Concluding that market liberties are good for the development and sustainability of communism, as a partisan goal of Marxian theory and partisan activism, I am left to offer a final appraisal of the CCP's rejection of universal human rights, in view of China's recent record of market liberalization and its continued rejection of political liberties. As I have suggested here, there are no axiomatic linkages between the extension of market-oriented economic liberties and political liberties. There are evidently reasons for hope, however, in the progressive breakup of a national macroeconomy organized around exploitative, centralized state-capitalist enterprises. In large part, such entities are being replaced by exploitative private, market-oriented capitalist enterprises, largely under domestic ownership but occasionally under foreign ownership and direction. Clearly, there are possible spaces in the regional macroeconomies of the Peoples' Republic that appear quite conducive to the development of communisms. Most notably, in non-urban economies, the development since the 1980s of township-village enterprises (TVEs), represents a potential space for communist development. Over the last decade, many of these enterprises, under the ownership of local municipal governments, have been privatized. In their place networks of private enterprises have occasionally developed. Critically, I know very little about these developments or whether the collective appropriation and distribution of surplus value characterizes any enterprises emerging from the privatization of the TVEs. On the other hand, it appears to be a hopeful avenue to interrogate the development of actual communist enterprises in China.
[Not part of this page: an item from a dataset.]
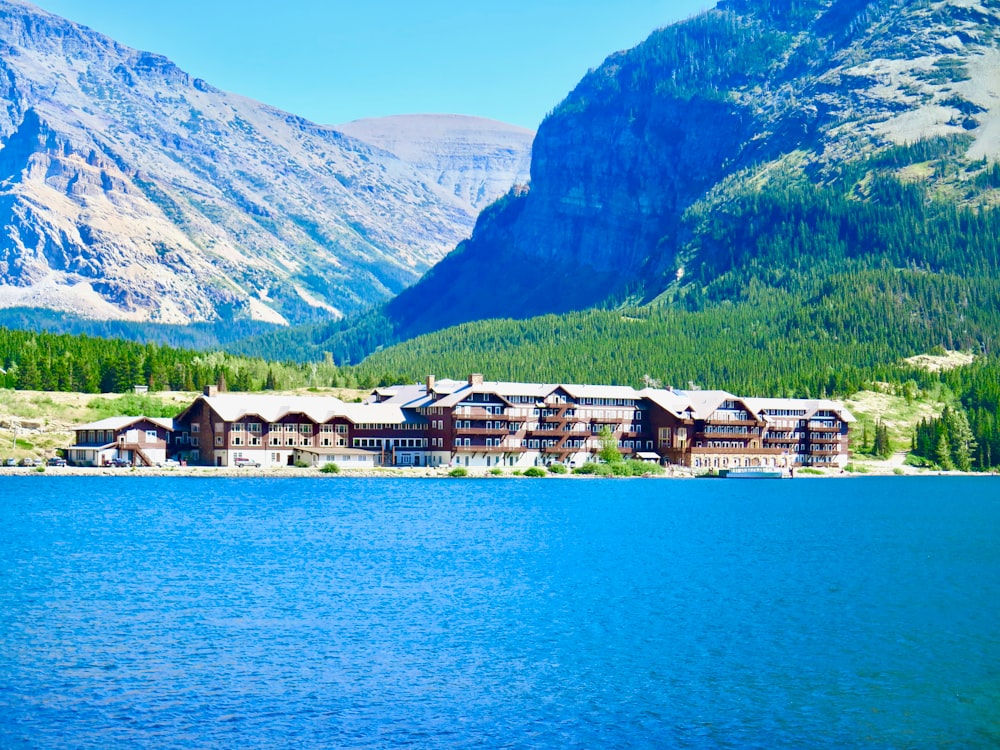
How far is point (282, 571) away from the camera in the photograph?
7388 cm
Beyond this, as a Western Marxist, committed, on the one hand, to communist development (as the democratization of surplus labor) and, on the other hand, to the expansion of a broad regime of individual liberties conducive to a broader democratic discourse, I hope that every moment of real communist development in China raises questions concerning the broader nature of the party autocracy and the unfulfilled promise of democratic spontaneity embodied in the Cultural Revolution.